=== Your task ===
Return every one of the lines below word for word, but leave the pictures out.

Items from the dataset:

►

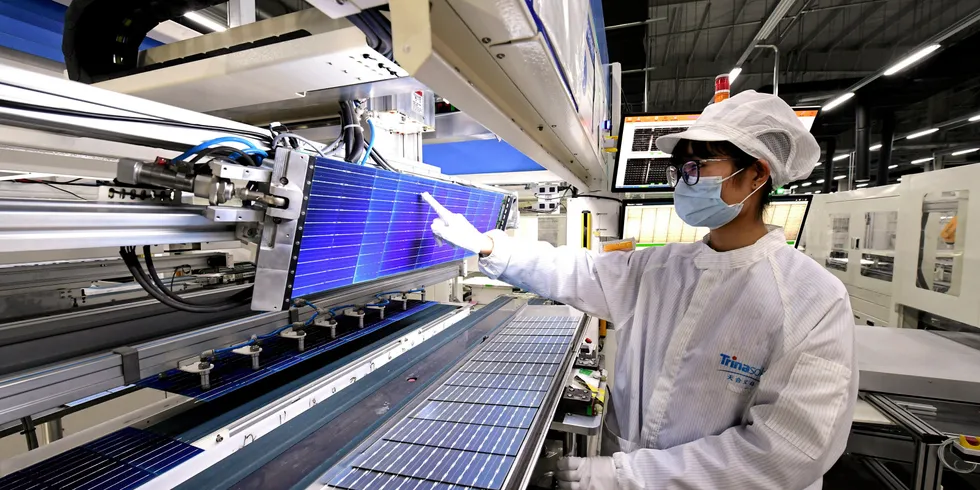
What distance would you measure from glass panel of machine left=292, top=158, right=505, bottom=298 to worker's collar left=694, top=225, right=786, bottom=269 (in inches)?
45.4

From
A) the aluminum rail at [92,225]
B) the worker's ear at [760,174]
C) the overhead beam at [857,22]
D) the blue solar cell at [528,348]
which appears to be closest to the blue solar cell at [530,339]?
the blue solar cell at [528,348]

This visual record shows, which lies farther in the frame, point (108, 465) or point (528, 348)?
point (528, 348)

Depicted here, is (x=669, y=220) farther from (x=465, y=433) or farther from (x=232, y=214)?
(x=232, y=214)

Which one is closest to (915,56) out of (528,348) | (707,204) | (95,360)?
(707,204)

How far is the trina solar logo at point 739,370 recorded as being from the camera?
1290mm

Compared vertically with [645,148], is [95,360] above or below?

◄

=== Output for this task ===
What distance would you measure from glass panel of machine left=292, top=158, right=505, bottom=298 to worker's collar left=694, top=225, right=786, bottom=269 (in inches)?
45.4

From
A) the aluminum rail at [92,225]
B) the worker's ear at [760,174]
C) the overhead beam at [857,22]
D) the blue solar cell at [528,348]
which appears to be closest to the blue solar cell at [530,339]?
the blue solar cell at [528,348]

This visual record shows, which lies farther in the frame, point (108, 465) or point (528, 348)?
point (528, 348)

Depicted here, is (x=669, y=220) farther from (x=465, y=433) or farther from (x=232, y=214)?
(x=232, y=214)

Which one is closest to (915,56) out of (528,348) | (707,204) | (95,360)?
(707,204)

How far is the trina solar logo at point 739,370 recorded as being from the camera?
1290mm

Compared vertically with [645,148], is [95,360] above or below?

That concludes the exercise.